• **Selection**:
The KonMari method is an exciting and refreshing new way to organize that can get quite addicting. I’m sure some of you have heard about it or are already hooked on it like me.
Since I’m also a personal finance fan, I’m going to share why it’s beneficial to KonMari your lifestyle and finances.
The Six Rules Of The KonMari Method
Before I reveal my own recent adventure in organizing, I’ll give you the rundown on KonMari.
What is it? KonMari is a method of organization created by Marie Kondo, a Japanese organizing consultant and author who has a new hit show on Netflix, Tidying Up With Marie Kondo.
I stopped watching reality TV shows seven years ago, but had to make an exception for this show. It’s addicting in a good way and has inspired me to make some refreshing changes.
The organizer in me that’s been away on leave ever since we had a baby has re-emerged thanks to this show. I had so much fun watching all of season 1 that I admittedly started watching it over again.
I also really enjoy Marie’s personality and mannerisms. I’ve traveled to Japan over a dozen times or so to visit family and friends, and the aura Marie gives off reminds me of my second “home.”
The way she speaks Japanese is very eloquent, polite, and respectful – something we could use more of in American language and culture imo.
KonMari isn’t just about tidying up one’s house either. It’s a lifestyle improvement technique built upon six key KonMari rules.
Rule 1: Commit yourself to tidying up. Without a sincere commitment to getting organized, you’ll either never get started, quit too soon, or only stay organized temporarily. Identify why you want to get organized and hold yourself accountable.
Some example reasons from the show include a couple moving into a new home together for the first time, a family wanting to get their house in order before committing to having a third child, and a widow looking to start a new chapter after her spouse passed away.
Rule 2: Imagine your ideal lifestyle. A clear vision of the results you want is a crucial motivator. I love how Marie takes a few minutes to greet each home she visits. She encourages each family to sit with her and silently talk to their house, as if in prayer.
Have you ever taken a few minutes to thank your house for protecting you and for all the memories you’ve had there? Envision the changes you want and take a moment to give thanks.
Sam and I spend so much time in our house every day working and as full-time parents with our son. We owe so much to our home – thank you dear house!

• **Recorded information**:
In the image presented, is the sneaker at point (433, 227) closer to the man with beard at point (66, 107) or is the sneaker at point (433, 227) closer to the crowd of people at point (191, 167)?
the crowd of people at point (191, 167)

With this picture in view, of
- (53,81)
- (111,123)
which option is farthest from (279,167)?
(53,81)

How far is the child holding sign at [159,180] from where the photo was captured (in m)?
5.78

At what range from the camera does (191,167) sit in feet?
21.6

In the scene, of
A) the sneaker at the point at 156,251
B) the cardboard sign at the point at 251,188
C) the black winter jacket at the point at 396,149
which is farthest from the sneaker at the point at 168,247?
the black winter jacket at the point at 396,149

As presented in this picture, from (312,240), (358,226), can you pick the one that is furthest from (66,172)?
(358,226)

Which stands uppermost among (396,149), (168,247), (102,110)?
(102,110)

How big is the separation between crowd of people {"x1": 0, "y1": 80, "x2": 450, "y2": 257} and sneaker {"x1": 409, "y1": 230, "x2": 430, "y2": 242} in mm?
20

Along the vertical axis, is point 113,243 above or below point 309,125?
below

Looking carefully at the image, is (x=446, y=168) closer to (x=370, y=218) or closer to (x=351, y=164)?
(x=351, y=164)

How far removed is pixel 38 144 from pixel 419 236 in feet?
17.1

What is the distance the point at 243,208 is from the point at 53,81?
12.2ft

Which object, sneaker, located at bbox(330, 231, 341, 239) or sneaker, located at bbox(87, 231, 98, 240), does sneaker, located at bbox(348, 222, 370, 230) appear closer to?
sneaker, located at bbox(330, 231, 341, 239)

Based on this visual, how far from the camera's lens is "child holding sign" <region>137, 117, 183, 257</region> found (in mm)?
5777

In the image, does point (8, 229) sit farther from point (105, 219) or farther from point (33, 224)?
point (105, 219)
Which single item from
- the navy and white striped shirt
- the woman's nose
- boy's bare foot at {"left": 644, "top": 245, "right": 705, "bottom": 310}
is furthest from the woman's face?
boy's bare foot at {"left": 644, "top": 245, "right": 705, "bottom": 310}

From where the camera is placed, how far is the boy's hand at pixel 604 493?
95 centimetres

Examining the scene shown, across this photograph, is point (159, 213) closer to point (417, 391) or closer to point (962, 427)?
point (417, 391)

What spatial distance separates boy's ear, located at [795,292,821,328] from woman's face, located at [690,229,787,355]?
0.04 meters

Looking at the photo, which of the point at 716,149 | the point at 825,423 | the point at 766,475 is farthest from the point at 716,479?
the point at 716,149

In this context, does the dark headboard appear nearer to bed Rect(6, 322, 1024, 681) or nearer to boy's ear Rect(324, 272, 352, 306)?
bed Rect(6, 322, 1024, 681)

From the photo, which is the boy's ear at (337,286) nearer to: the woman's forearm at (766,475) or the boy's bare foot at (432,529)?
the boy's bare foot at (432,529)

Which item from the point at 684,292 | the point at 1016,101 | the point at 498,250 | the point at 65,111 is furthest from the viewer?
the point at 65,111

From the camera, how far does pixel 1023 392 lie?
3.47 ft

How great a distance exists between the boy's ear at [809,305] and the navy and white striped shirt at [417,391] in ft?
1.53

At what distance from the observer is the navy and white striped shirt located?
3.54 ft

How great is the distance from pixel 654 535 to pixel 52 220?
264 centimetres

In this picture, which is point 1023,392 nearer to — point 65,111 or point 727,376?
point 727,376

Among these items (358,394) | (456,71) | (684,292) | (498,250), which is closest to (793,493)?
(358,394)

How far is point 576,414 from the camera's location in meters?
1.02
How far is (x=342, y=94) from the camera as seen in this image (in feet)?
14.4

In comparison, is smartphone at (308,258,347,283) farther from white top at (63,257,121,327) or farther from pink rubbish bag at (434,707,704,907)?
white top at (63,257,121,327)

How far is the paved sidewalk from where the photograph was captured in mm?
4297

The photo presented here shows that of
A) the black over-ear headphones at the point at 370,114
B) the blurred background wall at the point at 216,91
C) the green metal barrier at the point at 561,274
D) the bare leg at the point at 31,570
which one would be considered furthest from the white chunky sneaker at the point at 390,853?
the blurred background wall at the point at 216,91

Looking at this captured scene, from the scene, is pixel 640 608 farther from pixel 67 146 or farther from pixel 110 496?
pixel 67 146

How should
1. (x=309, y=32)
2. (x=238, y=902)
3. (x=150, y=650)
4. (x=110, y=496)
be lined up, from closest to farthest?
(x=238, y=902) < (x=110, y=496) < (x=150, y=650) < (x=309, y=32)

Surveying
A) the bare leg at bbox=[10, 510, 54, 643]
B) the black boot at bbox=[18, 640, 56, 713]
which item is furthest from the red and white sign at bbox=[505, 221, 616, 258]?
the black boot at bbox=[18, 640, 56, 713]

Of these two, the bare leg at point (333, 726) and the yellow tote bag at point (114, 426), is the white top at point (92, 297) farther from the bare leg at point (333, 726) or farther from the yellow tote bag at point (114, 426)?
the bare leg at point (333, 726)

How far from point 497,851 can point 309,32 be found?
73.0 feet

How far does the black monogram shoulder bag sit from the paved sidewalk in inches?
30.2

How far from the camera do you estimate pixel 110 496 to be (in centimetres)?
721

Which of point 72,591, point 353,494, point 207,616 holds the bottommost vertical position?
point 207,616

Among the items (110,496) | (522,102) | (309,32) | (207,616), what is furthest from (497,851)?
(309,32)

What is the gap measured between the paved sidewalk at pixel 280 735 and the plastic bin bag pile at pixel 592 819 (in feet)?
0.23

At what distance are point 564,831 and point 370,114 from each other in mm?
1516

• **Problems**:
A. Retype the KonMari method text word for word, starting at "The KonMari method is" and ending after "it like me.".
B. Write what comes next in the KonMari method text, picking up right after its final sentence.

• **Answers to the exercise**:
A.
The KonMari method is an exciting and refreshing new way to organize that can get quite addicting. I’m sure some of you have heard about it or are already hooked on it like me.

B.
Rule 3: Finish discarding first. The meaning of this rule is to move forward with purpose. If you clean up your house’s visible areas by just stuffing everything into closets or storage, that isn’t truly effective.
Why? Without going through your items one by one and only keeping the things that you truly want in your future, it’s highly unlikely you’ll be able to stay organized. Things will inevitably get chaotic again.
Discard items first, then work on properly arranging and storing the remaining things you wish to keep.
Rule 4: Tidy by category, not by location. Traditional organizing is typically done room by room, one closet at a time, one drawer at a time. I’ve always decluttered and organized this way.
The KonMari method, however, is all about tidying by category (ex. clothes, books). The benefit of this approach is seeing just how much you have of each category all at once. Gather each category from all the nooks and crannies in your house and put everything in one big pile.
This shock factor can be quite a big wake up call, especially if you’ve developed a habit of scattering things around. If you love clothes, you might have a dresser and closet full in your bedroom, the guest bedroom, the basement, garage, etc. Making one big mountain of clothes shocks you to how much you actually have and probably don’t need.
The downside of decluttering by category is things will get super messy before they get better. Call it temporary increased chaos, but it’s worth it.
Rule 5: Follow the right order. Marie recommends tackling your tidiness goals in a specific order: clothes, books, papers, komono (miscellaneous items) and lastly, sentimental items.
Clothes tend to be the easiest to go through for most people, sentimental items the hardest. Tackling categories from least to most emotional creates momentum and a higher chance of completion.
Rule 6: Ask yourself if it sparks joy. This is my favorite rule. It’s made a huge difference in my ability to let go of things, clothes especially.
How do you know if something sparks joy? Sift through your pile of clothes and find something that you love. Hold it or put it on and capture how it makes you feel. Chances are it makes you smile and feel warm and fuzzy inside.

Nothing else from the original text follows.